The chair that defendant threw had metal legs, and was described as being “much heavier than a
folding chair.” It broke a light in the ceiling and put a hole in a wall. It left a bruise on Estes’s
hip. The evidence regarding the character of the chair and the manner in which it was thrown,
viewed in a light most favorable to the prosecution, was sufficient to enable the jury to find that
it was used as a dangerous weapon. People v Rivera, 120 Mich App 50, 55-56; 327 NW2d 386
(1982).
Defendant argues that the trial court erred when it admitted a photograph of Estes’s
bruise that the prosecution had not provided to defendant before trial. Defendant argues that the
trial court should have excluded the photograph as a sanction for the prosecution’s discovery
violation.
This Court reviews a trial court’s decision regarding the appropriate remedy for
noncompliance with a discovery order for an abuse of discretion. People v Davie, 225 Mich App
592, 597-598; 571 NW2d 229 (1997). “There is no general constitutional right to discovery in a
criminal case,” and due process requires only that the prosecution provide a defendant with
material, exculpatory evidence in its possession. People v Greenfield, 271 Mich App 442, 447 n
4; 722 NW2d 254 (2006) (citations and internal quotation marks omitted).
※ ※ ※
WHAT THIS TASK INVOLVES ▸ Pick up the court opinion about the thrown chair and the withheld photograph from the point where it stops, and keep writing it. The lines have no part in this.
※ ※ ※
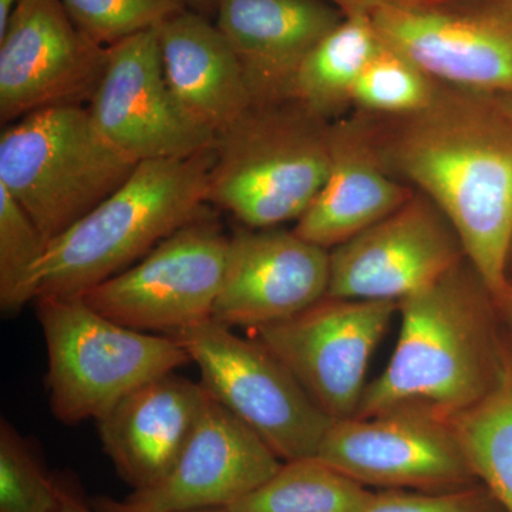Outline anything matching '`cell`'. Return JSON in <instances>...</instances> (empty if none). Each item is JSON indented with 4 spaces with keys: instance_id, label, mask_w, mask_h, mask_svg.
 Masks as SVG:
<instances>
[{
    "instance_id": "obj_1",
    "label": "cell",
    "mask_w": 512,
    "mask_h": 512,
    "mask_svg": "<svg viewBox=\"0 0 512 512\" xmlns=\"http://www.w3.org/2000/svg\"><path fill=\"white\" fill-rule=\"evenodd\" d=\"M352 114L383 167L446 215L487 292L511 301L512 111L503 97L440 83L412 113Z\"/></svg>"
},
{
    "instance_id": "obj_2",
    "label": "cell",
    "mask_w": 512,
    "mask_h": 512,
    "mask_svg": "<svg viewBox=\"0 0 512 512\" xmlns=\"http://www.w3.org/2000/svg\"><path fill=\"white\" fill-rule=\"evenodd\" d=\"M214 163L215 144L191 157L138 163L126 183L46 245L30 275V301L83 296L204 217Z\"/></svg>"
},
{
    "instance_id": "obj_3",
    "label": "cell",
    "mask_w": 512,
    "mask_h": 512,
    "mask_svg": "<svg viewBox=\"0 0 512 512\" xmlns=\"http://www.w3.org/2000/svg\"><path fill=\"white\" fill-rule=\"evenodd\" d=\"M466 262V261H464ZM458 265L399 302V340L386 370L365 387L353 417L423 412L450 420L490 387L477 309L476 271Z\"/></svg>"
},
{
    "instance_id": "obj_4",
    "label": "cell",
    "mask_w": 512,
    "mask_h": 512,
    "mask_svg": "<svg viewBox=\"0 0 512 512\" xmlns=\"http://www.w3.org/2000/svg\"><path fill=\"white\" fill-rule=\"evenodd\" d=\"M330 128L295 100L252 104L215 138L208 204L252 229L298 221L328 177Z\"/></svg>"
},
{
    "instance_id": "obj_5",
    "label": "cell",
    "mask_w": 512,
    "mask_h": 512,
    "mask_svg": "<svg viewBox=\"0 0 512 512\" xmlns=\"http://www.w3.org/2000/svg\"><path fill=\"white\" fill-rule=\"evenodd\" d=\"M137 164L111 146L86 106L39 110L0 134V187L46 245L126 183Z\"/></svg>"
},
{
    "instance_id": "obj_6",
    "label": "cell",
    "mask_w": 512,
    "mask_h": 512,
    "mask_svg": "<svg viewBox=\"0 0 512 512\" xmlns=\"http://www.w3.org/2000/svg\"><path fill=\"white\" fill-rule=\"evenodd\" d=\"M50 410L63 424L99 421L138 387L190 365L173 336L127 328L82 296L36 299Z\"/></svg>"
},
{
    "instance_id": "obj_7",
    "label": "cell",
    "mask_w": 512,
    "mask_h": 512,
    "mask_svg": "<svg viewBox=\"0 0 512 512\" xmlns=\"http://www.w3.org/2000/svg\"><path fill=\"white\" fill-rule=\"evenodd\" d=\"M231 329L211 319L171 336L200 369L208 393L284 463L316 457L335 420L261 343Z\"/></svg>"
},
{
    "instance_id": "obj_8",
    "label": "cell",
    "mask_w": 512,
    "mask_h": 512,
    "mask_svg": "<svg viewBox=\"0 0 512 512\" xmlns=\"http://www.w3.org/2000/svg\"><path fill=\"white\" fill-rule=\"evenodd\" d=\"M228 248L229 237L208 212L82 298L127 328L175 335L212 319Z\"/></svg>"
},
{
    "instance_id": "obj_9",
    "label": "cell",
    "mask_w": 512,
    "mask_h": 512,
    "mask_svg": "<svg viewBox=\"0 0 512 512\" xmlns=\"http://www.w3.org/2000/svg\"><path fill=\"white\" fill-rule=\"evenodd\" d=\"M384 45L434 82L473 92H512V0L383 5L370 15Z\"/></svg>"
},
{
    "instance_id": "obj_10",
    "label": "cell",
    "mask_w": 512,
    "mask_h": 512,
    "mask_svg": "<svg viewBox=\"0 0 512 512\" xmlns=\"http://www.w3.org/2000/svg\"><path fill=\"white\" fill-rule=\"evenodd\" d=\"M399 302L320 299L292 318L254 330L330 419L355 416L366 370Z\"/></svg>"
},
{
    "instance_id": "obj_11",
    "label": "cell",
    "mask_w": 512,
    "mask_h": 512,
    "mask_svg": "<svg viewBox=\"0 0 512 512\" xmlns=\"http://www.w3.org/2000/svg\"><path fill=\"white\" fill-rule=\"evenodd\" d=\"M107 59L109 47L77 28L62 0H20L0 36L3 126L39 110L86 106Z\"/></svg>"
},
{
    "instance_id": "obj_12",
    "label": "cell",
    "mask_w": 512,
    "mask_h": 512,
    "mask_svg": "<svg viewBox=\"0 0 512 512\" xmlns=\"http://www.w3.org/2000/svg\"><path fill=\"white\" fill-rule=\"evenodd\" d=\"M330 298L403 301L467 261L457 232L414 190L402 207L330 249Z\"/></svg>"
},
{
    "instance_id": "obj_13",
    "label": "cell",
    "mask_w": 512,
    "mask_h": 512,
    "mask_svg": "<svg viewBox=\"0 0 512 512\" xmlns=\"http://www.w3.org/2000/svg\"><path fill=\"white\" fill-rule=\"evenodd\" d=\"M316 458L357 483L389 490L450 493L474 487L477 478L450 421L412 410L335 421Z\"/></svg>"
},
{
    "instance_id": "obj_14",
    "label": "cell",
    "mask_w": 512,
    "mask_h": 512,
    "mask_svg": "<svg viewBox=\"0 0 512 512\" xmlns=\"http://www.w3.org/2000/svg\"><path fill=\"white\" fill-rule=\"evenodd\" d=\"M87 109L111 146L136 163L191 157L214 147L217 138L194 123L171 92L158 29L109 47Z\"/></svg>"
},
{
    "instance_id": "obj_15",
    "label": "cell",
    "mask_w": 512,
    "mask_h": 512,
    "mask_svg": "<svg viewBox=\"0 0 512 512\" xmlns=\"http://www.w3.org/2000/svg\"><path fill=\"white\" fill-rule=\"evenodd\" d=\"M284 461L247 424L208 396L175 466L123 500L101 497L99 512H171L228 508L274 476Z\"/></svg>"
},
{
    "instance_id": "obj_16",
    "label": "cell",
    "mask_w": 512,
    "mask_h": 512,
    "mask_svg": "<svg viewBox=\"0 0 512 512\" xmlns=\"http://www.w3.org/2000/svg\"><path fill=\"white\" fill-rule=\"evenodd\" d=\"M329 274L328 249L293 229L238 231L212 320L256 329L292 318L328 295Z\"/></svg>"
},
{
    "instance_id": "obj_17",
    "label": "cell",
    "mask_w": 512,
    "mask_h": 512,
    "mask_svg": "<svg viewBox=\"0 0 512 512\" xmlns=\"http://www.w3.org/2000/svg\"><path fill=\"white\" fill-rule=\"evenodd\" d=\"M346 18L329 0H218L215 25L234 50L252 104L292 100L306 57Z\"/></svg>"
},
{
    "instance_id": "obj_18",
    "label": "cell",
    "mask_w": 512,
    "mask_h": 512,
    "mask_svg": "<svg viewBox=\"0 0 512 512\" xmlns=\"http://www.w3.org/2000/svg\"><path fill=\"white\" fill-rule=\"evenodd\" d=\"M208 390L167 373L128 394L97 421L104 453L133 491L160 483L197 426Z\"/></svg>"
},
{
    "instance_id": "obj_19",
    "label": "cell",
    "mask_w": 512,
    "mask_h": 512,
    "mask_svg": "<svg viewBox=\"0 0 512 512\" xmlns=\"http://www.w3.org/2000/svg\"><path fill=\"white\" fill-rule=\"evenodd\" d=\"M413 194L383 167L350 114L332 121L328 177L293 231L330 251L382 221Z\"/></svg>"
},
{
    "instance_id": "obj_20",
    "label": "cell",
    "mask_w": 512,
    "mask_h": 512,
    "mask_svg": "<svg viewBox=\"0 0 512 512\" xmlns=\"http://www.w3.org/2000/svg\"><path fill=\"white\" fill-rule=\"evenodd\" d=\"M158 37L168 86L198 126L217 137L252 106L237 56L210 18L184 10Z\"/></svg>"
},
{
    "instance_id": "obj_21",
    "label": "cell",
    "mask_w": 512,
    "mask_h": 512,
    "mask_svg": "<svg viewBox=\"0 0 512 512\" xmlns=\"http://www.w3.org/2000/svg\"><path fill=\"white\" fill-rule=\"evenodd\" d=\"M382 45L370 15L346 16L306 57L292 100L322 119H342L352 109L357 79Z\"/></svg>"
},
{
    "instance_id": "obj_22",
    "label": "cell",
    "mask_w": 512,
    "mask_h": 512,
    "mask_svg": "<svg viewBox=\"0 0 512 512\" xmlns=\"http://www.w3.org/2000/svg\"><path fill=\"white\" fill-rule=\"evenodd\" d=\"M372 491L319 458L285 461L274 476L228 507L232 512H363Z\"/></svg>"
},
{
    "instance_id": "obj_23",
    "label": "cell",
    "mask_w": 512,
    "mask_h": 512,
    "mask_svg": "<svg viewBox=\"0 0 512 512\" xmlns=\"http://www.w3.org/2000/svg\"><path fill=\"white\" fill-rule=\"evenodd\" d=\"M450 421L471 470L498 504L512 512V373Z\"/></svg>"
},
{
    "instance_id": "obj_24",
    "label": "cell",
    "mask_w": 512,
    "mask_h": 512,
    "mask_svg": "<svg viewBox=\"0 0 512 512\" xmlns=\"http://www.w3.org/2000/svg\"><path fill=\"white\" fill-rule=\"evenodd\" d=\"M439 84L383 43L357 79L352 109L382 116L412 113L430 103Z\"/></svg>"
},
{
    "instance_id": "obj_25",
    "label": "cell",
    "mask_w": 512,
    "mask_h": 512,
    "mask_svg": "<svg viewBox=\"0 0 512 512\" xmlns=\"http://www.w3.org/2000/svg\"><path fill=\"white\" fill-rule=\"evenodd\" d=\"M62 478L45 464L8 420L0 423V512H55Z\"/></svg>"
},
{
    "instance_id": "obj_26",
    "label": "cell",
    "mask_w": 512,
    "mask_h": 512,
    "mask_svg": "<svg viewBox=\"0 0 512 512\" xmlns=\"http://www.w3.org/2000/svg\"><path fill=\"white\" fill-rule=\"evenodd\" d=\"M46 242L28 212L0 187V306L19 311L30 302L29 279Z\"/></svg>"
},
{
    "instance_id": "obj_27",
    "label": "cell",
    "mask_w": 512,
    "mask_h": 512,
    "mask_svg": "<svg viewBox=\"0 0 512 512\" xmlns=\"http://www.w3.org/2000/svg\"><path fill=\"white\" fill-rule=\"evenodd\" d=\"M77 28L110 47L158 29L188 9L187 0H62Z\"/></svg>"
},
{
    "instance_id": "obj_28",
    "label": "cell",
    "mask_w": 512,
    "mask_h": 512,
    "mask_svg": "<svg viewBox=\"0 0 512 512\" xmlns=\"http://www.w3.org/2000/svg\"><path fill=\"white\" fill-rule=\"evenodd\" d=\"M493 500L476 487L450 493L389 490L375 493L363 512H493Z\"/></svg>"
},
{
    "instance_id": "obj_29",
    "label": "cell",
    "mask_w": 512,
    "mask_h": 512,
    "mask_svg": "<svg viewBox=\"0 0 512 512\" xmlns=\"http://www.w3.org/2000/svg\"><path fill=\"white\" fill-rule=\"evenodd\" d=\"M55 512H99L92 501H86L82 491L73 481L63 480L60 491V503Z\"/></svg>"
},
{
    "instance_id": "obj_30",
    "label": "cell",
    "mask_w": 512,
    "mask_h": 512,
    "mask_svg": "<svg viewBox=\"0 0 512 512\" xmlns=\"http://www.w3.org/2000/svg\"><path fill=\"white\" fill-rule=\"evenodd\" d=\"M338 6L346 16L372 15L376 9L384 5V0H329Z\"/></svg>"
},
{
    "instance_id": "obj_31",
    "label": "cell",
    "mask_w": 512,
    "mask_h": 512,
    "mask_svg": "<svg viewBox=\"0 0 512 512\" xmlns=\"http://www.w3.org/2000/svg\"><path fill=\"white\" fill-rule=\"evenodd\" d=\"M218 0H187L188 9L207 18L215 19Z\"/></svg>"
},
{
    "instance_id": "obj_32",
    "label": "cell",
    "mask_w": 512,
    "mask_h": 512,
    "mask_svg": "<svg viewBox=\"0 0 512 512\" xmlns=\"http://www.w3.org/2000/svg\"><path fill=\"white\" fill-rule=\"evenodd\" d=\"M20 0H0V36L6 32Z\"/></svg>"
},
{
    "instance_id": "obj_33",
    "label": "cell",
    "mask_w": 512,
    "mask_h": 512,
    "mask_svg": "<svg viewBox=\"0 0 512 512\" xmlns=\"http://www.w3.org/2000/svg\"><path fill=\"white\" fill-rule=\"evenodd\" d=\"M436 2H441V0H384V5L417 6Z\"/></svg>"
},
{
    "instance_id": "obj_34",
    "label": "cell",
    "mask_w": 512,
    "mask_h": 512,
    "mask_svg": "<svg viewBox=\"0 0 512 512\" xmlns=\"http://www.w3.org/2000/svg\"><path fill=\"white\" fill-rule=\"evenodd\" d=\"M171 512H232L228 508H204V510H185V511H171Z\"/></svg>"
},
{
    "instance_id": "obj_35",
    "label": "cell",
    "mask_w": 512,
    "mask_h": 512,
    "mask_svg": "<svg viewBox=\"0 0 512 512\" xmlns=\"http://www.w3.org/2000/svg\"><path fill=\"white\" fill-rule=\"evenodd\" d=\"M501 97H503L505 104L508 106V109L512 111V92L510 94H504V96Z\"/></svg>"
}]
</instances>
※ ※ ※
WRITTEN ANSWER ▸
Assuming arguendo that the prosecution’s failure to provide a description of and an
opportunity to inspect the photograph violated MCR 6.201(A)(6), defendant was not entitled to
relief unless there was actual prejudice. Id., p 456 n 10, citing Davie, supra. Upon inquiry by
the trial court, defendant failed to articulate how he was prejudiced by the delay in learning of
the photograph. He asserted that the injury was “forged,” but did not explain how the delay
impinged his ability to challenge the authenticity of the injury. In the absence of a showing of
prejudice, the trial court did not abuse its discretion in admitting the photograph.
Finally, defendant argues that the prosecutor committed misconduct by informing the
jury that defendant did not face years in prison if convicted.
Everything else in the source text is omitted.